* Instructions for the task
Please resume the court opinion in Guaranteed Rate, Inc. v. Ace American Insurance Company, starting right after its last line.

* Document text

· · ·

Guaranteed Rate, Inc. v. Ace American Insurance Company

Court: Superior Court of Delaware
Date filed: 2021-08-18
Citations:
Copy Citations
Click to Find Citing Cases
Combined Opinion
       IN THE SUPERIOR COURT OF THE STATE OF DELAWARE


GUARANTEED RATE, INC.                 )
                                      )
      Plaintiff,                      )
                                      )
      v.                              )
                                      )
ACE AMERICAN INSURANCE                )       C.A. No. N20C-04-268 MMJ CCLD
COMPANY, XL SPECIALITY                )
INSURANCE COMPANY, AXIS               )
INSURANCE COMPANY, and                )
ENDURANCE AMERICAN                    )
INSURANCE COMPANY                     )
                                      )

· · ·

(Stored data entries)
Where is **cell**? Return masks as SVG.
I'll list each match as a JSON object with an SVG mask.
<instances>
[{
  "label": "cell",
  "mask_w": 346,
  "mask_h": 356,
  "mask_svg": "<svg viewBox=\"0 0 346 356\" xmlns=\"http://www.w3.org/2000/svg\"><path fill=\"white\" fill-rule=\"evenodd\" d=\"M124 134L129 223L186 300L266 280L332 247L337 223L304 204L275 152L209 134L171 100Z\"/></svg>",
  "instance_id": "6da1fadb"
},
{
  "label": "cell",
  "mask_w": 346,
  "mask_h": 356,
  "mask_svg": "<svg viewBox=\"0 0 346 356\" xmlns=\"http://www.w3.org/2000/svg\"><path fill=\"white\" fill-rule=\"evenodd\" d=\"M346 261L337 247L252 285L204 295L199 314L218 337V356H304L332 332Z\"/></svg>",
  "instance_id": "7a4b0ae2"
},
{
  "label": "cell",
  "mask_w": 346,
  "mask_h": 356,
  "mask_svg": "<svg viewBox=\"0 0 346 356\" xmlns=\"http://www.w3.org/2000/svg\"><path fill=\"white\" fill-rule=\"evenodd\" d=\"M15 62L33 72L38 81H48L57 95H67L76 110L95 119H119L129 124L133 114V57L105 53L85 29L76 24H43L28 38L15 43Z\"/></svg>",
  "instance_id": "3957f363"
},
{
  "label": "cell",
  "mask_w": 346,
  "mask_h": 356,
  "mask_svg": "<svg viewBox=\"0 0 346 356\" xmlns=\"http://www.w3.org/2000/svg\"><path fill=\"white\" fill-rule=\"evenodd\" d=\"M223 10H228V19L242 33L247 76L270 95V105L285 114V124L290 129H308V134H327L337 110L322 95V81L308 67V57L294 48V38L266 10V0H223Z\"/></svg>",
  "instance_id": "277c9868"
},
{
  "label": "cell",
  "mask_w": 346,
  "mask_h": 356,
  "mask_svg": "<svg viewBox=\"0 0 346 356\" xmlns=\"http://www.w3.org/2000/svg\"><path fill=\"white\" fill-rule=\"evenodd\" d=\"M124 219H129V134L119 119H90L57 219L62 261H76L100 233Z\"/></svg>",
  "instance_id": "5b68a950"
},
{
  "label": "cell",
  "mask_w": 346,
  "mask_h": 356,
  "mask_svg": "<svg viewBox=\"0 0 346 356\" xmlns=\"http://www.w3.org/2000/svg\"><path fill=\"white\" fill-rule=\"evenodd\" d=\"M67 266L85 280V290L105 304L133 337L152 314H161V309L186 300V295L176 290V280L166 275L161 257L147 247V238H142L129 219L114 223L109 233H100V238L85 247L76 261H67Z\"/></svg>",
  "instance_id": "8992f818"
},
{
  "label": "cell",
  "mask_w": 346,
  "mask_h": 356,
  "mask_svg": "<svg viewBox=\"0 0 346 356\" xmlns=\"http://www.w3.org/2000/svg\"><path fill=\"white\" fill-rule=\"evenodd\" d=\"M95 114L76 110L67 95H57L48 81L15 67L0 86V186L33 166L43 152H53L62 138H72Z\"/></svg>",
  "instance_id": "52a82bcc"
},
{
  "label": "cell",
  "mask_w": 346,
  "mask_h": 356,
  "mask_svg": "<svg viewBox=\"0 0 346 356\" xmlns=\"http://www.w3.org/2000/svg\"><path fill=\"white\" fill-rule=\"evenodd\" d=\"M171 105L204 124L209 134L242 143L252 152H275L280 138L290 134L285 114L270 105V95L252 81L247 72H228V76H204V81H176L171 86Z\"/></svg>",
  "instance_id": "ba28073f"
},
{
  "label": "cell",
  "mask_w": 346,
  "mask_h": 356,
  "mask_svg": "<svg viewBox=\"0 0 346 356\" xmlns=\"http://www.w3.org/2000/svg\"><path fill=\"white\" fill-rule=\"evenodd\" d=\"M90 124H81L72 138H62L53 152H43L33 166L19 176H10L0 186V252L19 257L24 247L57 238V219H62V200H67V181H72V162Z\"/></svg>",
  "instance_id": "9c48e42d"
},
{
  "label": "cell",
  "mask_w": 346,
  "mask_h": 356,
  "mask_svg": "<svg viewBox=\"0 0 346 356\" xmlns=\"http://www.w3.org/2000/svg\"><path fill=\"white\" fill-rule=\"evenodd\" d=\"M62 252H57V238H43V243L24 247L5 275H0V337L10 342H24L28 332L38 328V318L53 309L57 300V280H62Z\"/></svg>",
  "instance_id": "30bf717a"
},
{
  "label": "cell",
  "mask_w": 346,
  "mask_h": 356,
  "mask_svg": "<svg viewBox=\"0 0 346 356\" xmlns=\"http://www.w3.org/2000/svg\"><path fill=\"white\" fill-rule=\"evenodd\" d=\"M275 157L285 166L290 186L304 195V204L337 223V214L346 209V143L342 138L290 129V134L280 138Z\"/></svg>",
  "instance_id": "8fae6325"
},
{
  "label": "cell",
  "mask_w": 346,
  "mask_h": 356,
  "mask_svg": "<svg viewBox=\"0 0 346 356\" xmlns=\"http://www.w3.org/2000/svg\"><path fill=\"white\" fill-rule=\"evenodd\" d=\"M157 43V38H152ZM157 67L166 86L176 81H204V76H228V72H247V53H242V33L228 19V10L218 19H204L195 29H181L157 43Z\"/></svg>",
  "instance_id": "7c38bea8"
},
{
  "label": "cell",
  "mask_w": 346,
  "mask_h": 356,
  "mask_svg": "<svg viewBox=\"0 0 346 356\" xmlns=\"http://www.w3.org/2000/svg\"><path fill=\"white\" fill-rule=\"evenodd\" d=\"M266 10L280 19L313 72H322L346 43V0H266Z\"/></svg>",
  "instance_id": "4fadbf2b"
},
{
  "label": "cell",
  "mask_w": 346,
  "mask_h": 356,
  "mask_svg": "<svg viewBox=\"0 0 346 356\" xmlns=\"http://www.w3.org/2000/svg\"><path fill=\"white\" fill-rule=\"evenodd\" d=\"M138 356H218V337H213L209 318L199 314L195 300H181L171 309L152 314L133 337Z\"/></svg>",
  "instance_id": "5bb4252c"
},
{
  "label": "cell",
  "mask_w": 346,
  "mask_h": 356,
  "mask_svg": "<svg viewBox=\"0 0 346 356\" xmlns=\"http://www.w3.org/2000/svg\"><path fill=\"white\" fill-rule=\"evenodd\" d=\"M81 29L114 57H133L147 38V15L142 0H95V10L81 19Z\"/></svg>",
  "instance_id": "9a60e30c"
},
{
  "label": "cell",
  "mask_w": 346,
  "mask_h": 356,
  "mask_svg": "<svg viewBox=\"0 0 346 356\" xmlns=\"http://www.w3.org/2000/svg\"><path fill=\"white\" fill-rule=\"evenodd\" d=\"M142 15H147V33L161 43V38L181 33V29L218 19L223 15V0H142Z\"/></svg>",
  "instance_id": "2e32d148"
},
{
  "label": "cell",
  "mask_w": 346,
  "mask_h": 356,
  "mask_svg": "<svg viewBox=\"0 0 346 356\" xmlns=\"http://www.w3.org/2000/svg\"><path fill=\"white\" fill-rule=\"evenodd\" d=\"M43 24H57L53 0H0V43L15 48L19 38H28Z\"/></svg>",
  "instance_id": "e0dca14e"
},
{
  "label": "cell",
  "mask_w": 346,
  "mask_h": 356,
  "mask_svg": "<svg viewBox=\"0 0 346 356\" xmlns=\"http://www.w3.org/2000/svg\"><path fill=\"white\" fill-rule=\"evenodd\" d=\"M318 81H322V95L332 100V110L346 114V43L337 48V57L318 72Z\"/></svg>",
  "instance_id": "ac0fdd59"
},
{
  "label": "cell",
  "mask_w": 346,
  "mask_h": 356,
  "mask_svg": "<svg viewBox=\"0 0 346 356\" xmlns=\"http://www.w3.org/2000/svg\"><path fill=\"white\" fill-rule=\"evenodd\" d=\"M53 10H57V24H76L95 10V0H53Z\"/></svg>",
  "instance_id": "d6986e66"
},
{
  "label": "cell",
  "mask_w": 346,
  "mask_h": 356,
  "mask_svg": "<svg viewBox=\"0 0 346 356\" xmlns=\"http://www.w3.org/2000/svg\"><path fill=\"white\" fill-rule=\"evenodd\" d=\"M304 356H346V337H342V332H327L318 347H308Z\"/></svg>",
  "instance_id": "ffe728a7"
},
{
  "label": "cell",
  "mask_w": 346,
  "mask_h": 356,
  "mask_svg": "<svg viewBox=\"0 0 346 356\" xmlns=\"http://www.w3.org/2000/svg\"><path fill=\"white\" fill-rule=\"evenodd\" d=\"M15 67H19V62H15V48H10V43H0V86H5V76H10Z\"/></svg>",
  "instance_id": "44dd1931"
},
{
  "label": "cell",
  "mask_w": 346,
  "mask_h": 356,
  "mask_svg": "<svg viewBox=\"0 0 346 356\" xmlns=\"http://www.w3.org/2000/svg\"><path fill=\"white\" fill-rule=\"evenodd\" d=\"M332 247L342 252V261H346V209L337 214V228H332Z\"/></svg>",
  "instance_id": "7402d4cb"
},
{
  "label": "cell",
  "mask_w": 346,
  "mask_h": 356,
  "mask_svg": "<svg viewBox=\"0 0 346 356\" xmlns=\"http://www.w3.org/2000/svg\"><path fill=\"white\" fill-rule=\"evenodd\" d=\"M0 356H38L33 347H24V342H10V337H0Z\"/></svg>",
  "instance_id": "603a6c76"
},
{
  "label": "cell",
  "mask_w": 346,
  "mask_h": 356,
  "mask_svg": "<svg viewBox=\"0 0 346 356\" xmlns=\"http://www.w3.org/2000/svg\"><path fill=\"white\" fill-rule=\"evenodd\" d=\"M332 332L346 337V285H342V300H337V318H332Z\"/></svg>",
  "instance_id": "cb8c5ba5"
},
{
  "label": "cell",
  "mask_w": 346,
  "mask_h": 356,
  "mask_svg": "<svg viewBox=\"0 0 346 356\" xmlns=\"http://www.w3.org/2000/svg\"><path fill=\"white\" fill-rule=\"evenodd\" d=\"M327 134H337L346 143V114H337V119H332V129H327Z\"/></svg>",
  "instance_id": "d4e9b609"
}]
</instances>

· · ·

* Result of this task
      Defendants.                     )



                            Submitted: July 14, 2021
                            Decided: August 18, 2021

            On Plaintiff’s Motion for Partial Judgment on the Pleadings

             On Insurers’ Cross Motion for Judgment on the Pleadings

                                    OPINION

Brian M. Rostocki, Esq., Reed Smith LLP, Wilmington, Delaware, Lilit Asadourian,
Esq. (Argued), Reed Smith LLP, Los Angeles, California, Thomas A. Marrinson,
Esq., Reed Smith LLP, Chicago, Illinois, Counsel for Plaintiff

Robert J. Katzenstein, Esq., Smith, Katzenstein & Jenkins LLP, Wilmington,
Delaware, David Newmann, Esq. (Argued), Jessica K. Jacobs, Esq., Hogan Lovells
US LLP, Philadelphia, Pennsylvania, Counsel for ACE American Insurance
Company and XL Specialty Insurance Company

JOHNSTON, J.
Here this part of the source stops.